--- Begin Text provided ---

A few months earlier, I’d learned he and his long-term girlfriend had broken up. I didn’t know the what-and-why of the situation, but I imagined he had to navigate the same choppy post-relationship waters I’d just entered and may have some advice. Better still: he didn’t have a connection to Curt he would worry about compromising if he were my confidante.
That’s how the path to the “passive voice” phone call months later began. In that time, we exchanged hundreds, maybe thousands, of G-Chats and texts; at first supportive then increasingly flirtatious. We spent time together during two Young Alumni Council weekends—one featured our first kiss in the very romantic setting of the Best Western Burlington parking lot after a late-night run for Cook-Out milkshakes and hush puppies. In mid-May, I drove up to Virginia ostensibly to watch baseball and see some friends — but really, I wanted to see Dan.
“So …” asked my best friend, Jenn, when I returned from the Virginia voyage. I didn’t know how to answer her. I’d tried to keep things with Dan light and at arm’s length given our history. I didn’t want to allow my hope for a relationship beyond friendship to hurt me like it had in college. But I also couldn’t deny I’d fallen in love with him in spite of that fear. The only way to see if he felt the same way, or if this crush needed to die a dramatic death, would be to ask him, point-blank. The late June plans we’d made after the “passive voice” phone call presented a prime chance to pop the question.

--- End Text provided ---
--- Begin Data excerpts ---

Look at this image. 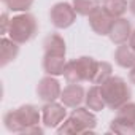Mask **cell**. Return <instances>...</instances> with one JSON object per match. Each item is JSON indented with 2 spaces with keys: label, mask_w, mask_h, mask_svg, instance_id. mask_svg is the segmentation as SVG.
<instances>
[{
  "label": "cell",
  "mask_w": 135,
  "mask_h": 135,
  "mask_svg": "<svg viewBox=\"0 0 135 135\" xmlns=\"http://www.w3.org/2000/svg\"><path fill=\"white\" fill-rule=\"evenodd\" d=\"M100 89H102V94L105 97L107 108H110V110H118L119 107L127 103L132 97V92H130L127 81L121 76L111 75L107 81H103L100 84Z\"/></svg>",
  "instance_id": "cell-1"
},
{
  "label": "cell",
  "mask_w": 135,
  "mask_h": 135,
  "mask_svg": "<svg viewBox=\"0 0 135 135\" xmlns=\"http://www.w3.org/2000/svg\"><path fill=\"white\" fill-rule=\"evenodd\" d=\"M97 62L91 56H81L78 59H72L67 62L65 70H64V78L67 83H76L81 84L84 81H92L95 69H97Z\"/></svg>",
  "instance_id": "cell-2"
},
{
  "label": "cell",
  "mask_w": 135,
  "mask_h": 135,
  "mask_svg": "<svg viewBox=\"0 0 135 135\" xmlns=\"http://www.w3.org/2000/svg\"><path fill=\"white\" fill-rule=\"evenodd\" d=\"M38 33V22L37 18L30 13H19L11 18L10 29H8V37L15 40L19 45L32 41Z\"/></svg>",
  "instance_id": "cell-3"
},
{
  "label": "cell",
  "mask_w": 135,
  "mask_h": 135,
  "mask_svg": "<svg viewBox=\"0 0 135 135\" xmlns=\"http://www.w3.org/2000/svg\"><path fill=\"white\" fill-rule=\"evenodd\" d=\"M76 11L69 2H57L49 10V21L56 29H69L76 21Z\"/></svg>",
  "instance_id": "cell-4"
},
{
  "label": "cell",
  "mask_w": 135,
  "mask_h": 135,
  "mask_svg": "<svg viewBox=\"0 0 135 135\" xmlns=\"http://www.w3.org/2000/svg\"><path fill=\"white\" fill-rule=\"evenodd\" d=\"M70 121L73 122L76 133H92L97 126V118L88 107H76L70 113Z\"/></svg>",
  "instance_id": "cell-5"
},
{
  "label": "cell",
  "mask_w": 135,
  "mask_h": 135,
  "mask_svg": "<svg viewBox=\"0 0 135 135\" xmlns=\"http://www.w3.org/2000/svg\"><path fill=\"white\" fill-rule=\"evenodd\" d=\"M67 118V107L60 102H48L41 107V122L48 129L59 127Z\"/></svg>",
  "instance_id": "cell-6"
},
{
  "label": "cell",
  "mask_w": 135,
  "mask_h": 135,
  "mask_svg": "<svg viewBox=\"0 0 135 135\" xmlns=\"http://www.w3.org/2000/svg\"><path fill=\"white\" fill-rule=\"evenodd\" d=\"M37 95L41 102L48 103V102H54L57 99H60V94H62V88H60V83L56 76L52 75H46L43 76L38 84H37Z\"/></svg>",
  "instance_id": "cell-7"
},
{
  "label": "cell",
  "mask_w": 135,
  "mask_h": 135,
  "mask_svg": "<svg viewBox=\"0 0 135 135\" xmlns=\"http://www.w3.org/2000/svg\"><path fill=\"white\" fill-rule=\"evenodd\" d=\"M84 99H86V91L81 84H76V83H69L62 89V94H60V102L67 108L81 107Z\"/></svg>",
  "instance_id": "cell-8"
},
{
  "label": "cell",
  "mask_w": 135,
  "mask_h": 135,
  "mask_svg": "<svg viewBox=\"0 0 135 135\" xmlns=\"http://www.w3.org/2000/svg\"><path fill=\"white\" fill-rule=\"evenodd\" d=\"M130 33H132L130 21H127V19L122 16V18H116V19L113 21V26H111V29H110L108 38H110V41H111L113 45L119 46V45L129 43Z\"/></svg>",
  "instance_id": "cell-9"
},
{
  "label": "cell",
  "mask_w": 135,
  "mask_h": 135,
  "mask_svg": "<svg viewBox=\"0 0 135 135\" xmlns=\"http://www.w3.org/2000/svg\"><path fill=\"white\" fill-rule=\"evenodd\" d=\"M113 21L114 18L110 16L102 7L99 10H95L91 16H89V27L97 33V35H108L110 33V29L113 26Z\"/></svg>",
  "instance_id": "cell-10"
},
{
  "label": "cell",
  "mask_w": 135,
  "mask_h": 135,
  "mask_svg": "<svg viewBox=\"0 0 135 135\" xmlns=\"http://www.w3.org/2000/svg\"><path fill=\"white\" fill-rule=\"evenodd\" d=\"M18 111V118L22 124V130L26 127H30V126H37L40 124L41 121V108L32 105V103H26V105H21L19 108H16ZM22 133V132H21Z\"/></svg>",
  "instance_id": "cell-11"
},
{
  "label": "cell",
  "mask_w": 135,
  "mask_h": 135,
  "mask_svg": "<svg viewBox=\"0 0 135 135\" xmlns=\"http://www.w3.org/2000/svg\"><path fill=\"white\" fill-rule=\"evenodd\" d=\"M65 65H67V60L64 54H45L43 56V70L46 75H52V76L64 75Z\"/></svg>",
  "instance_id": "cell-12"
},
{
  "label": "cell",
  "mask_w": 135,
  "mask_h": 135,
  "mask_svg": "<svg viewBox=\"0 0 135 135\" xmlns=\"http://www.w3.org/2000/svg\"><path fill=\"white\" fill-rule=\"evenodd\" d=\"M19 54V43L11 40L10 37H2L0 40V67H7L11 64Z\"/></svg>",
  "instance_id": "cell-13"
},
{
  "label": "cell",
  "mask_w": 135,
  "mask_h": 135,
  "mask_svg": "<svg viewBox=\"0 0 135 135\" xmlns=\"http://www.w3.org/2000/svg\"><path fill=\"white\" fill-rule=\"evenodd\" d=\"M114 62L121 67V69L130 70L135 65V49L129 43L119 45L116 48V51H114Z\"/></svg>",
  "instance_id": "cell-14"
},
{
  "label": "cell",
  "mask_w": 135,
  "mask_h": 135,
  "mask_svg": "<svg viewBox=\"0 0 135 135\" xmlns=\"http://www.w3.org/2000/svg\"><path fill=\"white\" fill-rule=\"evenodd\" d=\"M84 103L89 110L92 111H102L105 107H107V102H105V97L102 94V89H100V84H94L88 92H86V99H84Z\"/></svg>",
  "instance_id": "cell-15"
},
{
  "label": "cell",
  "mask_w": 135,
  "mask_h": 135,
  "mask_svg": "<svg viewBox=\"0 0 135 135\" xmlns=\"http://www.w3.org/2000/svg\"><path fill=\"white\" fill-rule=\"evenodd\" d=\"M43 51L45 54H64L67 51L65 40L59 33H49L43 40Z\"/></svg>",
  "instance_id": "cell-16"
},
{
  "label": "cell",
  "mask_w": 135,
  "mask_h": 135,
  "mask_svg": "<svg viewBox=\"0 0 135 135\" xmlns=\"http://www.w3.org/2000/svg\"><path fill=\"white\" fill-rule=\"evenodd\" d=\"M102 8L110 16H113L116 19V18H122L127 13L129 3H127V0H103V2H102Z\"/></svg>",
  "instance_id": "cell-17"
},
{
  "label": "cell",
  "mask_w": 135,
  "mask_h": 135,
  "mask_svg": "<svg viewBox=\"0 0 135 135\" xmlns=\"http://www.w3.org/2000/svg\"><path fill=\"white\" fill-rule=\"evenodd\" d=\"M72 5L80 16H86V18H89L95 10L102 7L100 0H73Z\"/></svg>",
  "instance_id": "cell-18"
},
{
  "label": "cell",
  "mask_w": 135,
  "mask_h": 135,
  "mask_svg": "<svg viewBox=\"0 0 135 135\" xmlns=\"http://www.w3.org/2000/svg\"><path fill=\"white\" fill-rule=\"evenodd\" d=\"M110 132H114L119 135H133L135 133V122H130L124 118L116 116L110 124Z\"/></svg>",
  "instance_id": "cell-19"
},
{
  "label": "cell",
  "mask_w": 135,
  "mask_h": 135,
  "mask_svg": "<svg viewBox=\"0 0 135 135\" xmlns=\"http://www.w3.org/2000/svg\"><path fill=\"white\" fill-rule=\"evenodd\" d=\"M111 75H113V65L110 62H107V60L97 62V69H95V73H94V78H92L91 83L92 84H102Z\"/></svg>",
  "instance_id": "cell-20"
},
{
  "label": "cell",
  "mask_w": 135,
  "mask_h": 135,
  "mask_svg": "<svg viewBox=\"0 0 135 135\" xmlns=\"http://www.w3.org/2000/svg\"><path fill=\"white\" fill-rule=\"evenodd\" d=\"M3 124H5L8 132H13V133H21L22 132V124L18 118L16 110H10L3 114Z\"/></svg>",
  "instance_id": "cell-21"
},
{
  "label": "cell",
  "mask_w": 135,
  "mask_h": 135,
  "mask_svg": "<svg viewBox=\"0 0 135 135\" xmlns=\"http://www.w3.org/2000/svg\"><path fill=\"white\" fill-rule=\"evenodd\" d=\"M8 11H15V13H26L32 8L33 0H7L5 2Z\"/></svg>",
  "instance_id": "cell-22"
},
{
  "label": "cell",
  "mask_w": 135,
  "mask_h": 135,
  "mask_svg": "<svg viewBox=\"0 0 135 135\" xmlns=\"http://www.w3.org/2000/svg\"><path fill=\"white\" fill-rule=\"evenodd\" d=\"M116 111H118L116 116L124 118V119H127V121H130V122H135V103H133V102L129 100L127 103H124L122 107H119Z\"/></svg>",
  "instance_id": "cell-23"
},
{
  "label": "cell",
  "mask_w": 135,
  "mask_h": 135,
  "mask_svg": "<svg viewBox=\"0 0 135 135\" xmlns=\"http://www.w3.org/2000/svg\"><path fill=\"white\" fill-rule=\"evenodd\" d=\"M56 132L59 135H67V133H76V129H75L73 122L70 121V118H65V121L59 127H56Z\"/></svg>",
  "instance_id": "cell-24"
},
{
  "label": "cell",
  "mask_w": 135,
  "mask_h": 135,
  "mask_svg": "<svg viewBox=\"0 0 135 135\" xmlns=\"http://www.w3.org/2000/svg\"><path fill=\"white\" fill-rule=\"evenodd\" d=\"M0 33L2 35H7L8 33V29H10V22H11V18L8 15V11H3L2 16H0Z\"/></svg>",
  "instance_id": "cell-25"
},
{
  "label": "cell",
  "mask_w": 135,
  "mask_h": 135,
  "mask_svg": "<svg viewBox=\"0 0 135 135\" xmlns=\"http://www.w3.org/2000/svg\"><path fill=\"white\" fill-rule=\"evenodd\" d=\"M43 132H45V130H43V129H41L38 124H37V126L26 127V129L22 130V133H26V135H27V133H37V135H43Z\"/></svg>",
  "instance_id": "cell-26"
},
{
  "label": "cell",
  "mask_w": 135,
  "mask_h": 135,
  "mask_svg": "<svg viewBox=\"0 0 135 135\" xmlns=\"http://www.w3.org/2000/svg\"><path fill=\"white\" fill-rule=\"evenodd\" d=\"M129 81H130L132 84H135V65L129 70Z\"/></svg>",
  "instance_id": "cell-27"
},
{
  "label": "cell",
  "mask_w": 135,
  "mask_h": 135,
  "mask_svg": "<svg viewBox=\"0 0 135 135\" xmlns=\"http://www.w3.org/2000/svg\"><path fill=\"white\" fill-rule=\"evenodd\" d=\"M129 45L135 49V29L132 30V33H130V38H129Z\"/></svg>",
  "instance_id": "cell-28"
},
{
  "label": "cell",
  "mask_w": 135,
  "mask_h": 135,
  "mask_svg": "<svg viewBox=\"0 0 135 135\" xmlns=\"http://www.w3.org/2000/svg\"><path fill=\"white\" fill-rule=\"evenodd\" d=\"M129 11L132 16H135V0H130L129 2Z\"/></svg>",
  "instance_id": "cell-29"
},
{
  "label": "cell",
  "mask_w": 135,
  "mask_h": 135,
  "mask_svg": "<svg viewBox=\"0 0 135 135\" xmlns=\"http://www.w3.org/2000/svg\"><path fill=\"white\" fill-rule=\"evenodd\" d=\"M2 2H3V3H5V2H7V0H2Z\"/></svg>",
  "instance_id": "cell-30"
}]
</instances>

--- End Data excerpts ---

= Tasks =
A – In the personal essay about Dan, where did the first kiss happen?
B – Put this sentence from the essay about Dan into Spanish: "In mid-May, I drove up to Virginia ostensibly to watch baseball and see some friends — but really, I wanted to see Dan."
C – Write the next part of the personal essay about Dan, picking up after its last sentence.
The listing above comes from a different source than the text.

= Solved problems =
A – In the Best Western Burlington parking lot, after a late-night run for Cook-Out milkshakes and hush puppies.

B – A mediados de mayo, manejé hasta Virginia, en teoría para ver béisbol y a algunos amigos, pero en realidad quería ver a Dan.

C –
That weekend opened with a bang — literally. At around 8:30 p.m., I deftly parallel-parked my car on Vermont Avenue right in front of Mio, the restaurant Dan and some colleagues were visiting for an excessively extended happy hour. Less than a half hour later, one of the most violent storms in D.C.’s history blew through. The 2012 derecho knocked out power for days to large swaths of the D.C. metro area, including Dan’s neighborhood in Arlington, Virginia. With no air conditioning in his house and absurdly hot weather on tap, we decamped on Saturday morning for Dan’s friend Dave’s house in Annapolis, Maryland for cooler air and a night of bayside bar hopping.
All that night, I struggled to stay present and enjoy my time with Dan, drinking and laughing and dancing and kissing. But the question I planned to ask the following day kept pushing itself to the front of my mind. Finally, somewhere around midnight, the alcohol dulled my willpower so much I couldn’t hold the question back any longer. Dan and I sat on the top level of a multi-story bar, the pulsating house music giving us a bit of sonic privacy from those around us. We sat on a bench, and as Dan put his arm around my shoulders, I leaned my head on his. After a minute, I spoke.
“So tomorrow, before I leave, I need you to do something for me,” I said. I sat back up and checked his expression to make sure he could hear what I was saying over the noise. He looked back at me and nodded. “I need a yes or no answer tomorrow. ‘Yes,’ we’re together, like…dating. Or ‘no,’ we’re not. But I don’t want to hear ‘maybe.’
“We can be together if it’s ‘yes,’ or we can be friends if it’s ‘no.’ I can deal with ‘no.’ But I can’t live with ‘maybe.’ We’ve always been ‘maybe.’ I’m tired of ‘maybe.’ I need a ‘yes’ or a ‘no.’”
He nodded again but didn’t reply.
“You don’t have to tell me now, but you have to tell me tomorrow, OK?” I asked, my anxiety beginning to clench my throat. Before he could answer, our friend, Dave, rushed up to us.
“We’ve gotta get out of here,” he panted. “People are taking their clothes off downstairs. We just gotta go.”
Confused, we followed Dave down the stairs to the third floor where, sure enough, people were dancing in bras and boxers and various levels of undress. The bizarre scene had all of us gasping with laughter as we stumbled down the stairs toward the bar’s exit and into the humid Annapolis air. But it also changed the subject, and Dan never acknowledged whether he’d heard my question.
The following afternoon, we pulled into the driveway of Dan’s house in Arlington. He popped his trunk, and I took out my weekend bag and slung it over my shoulder.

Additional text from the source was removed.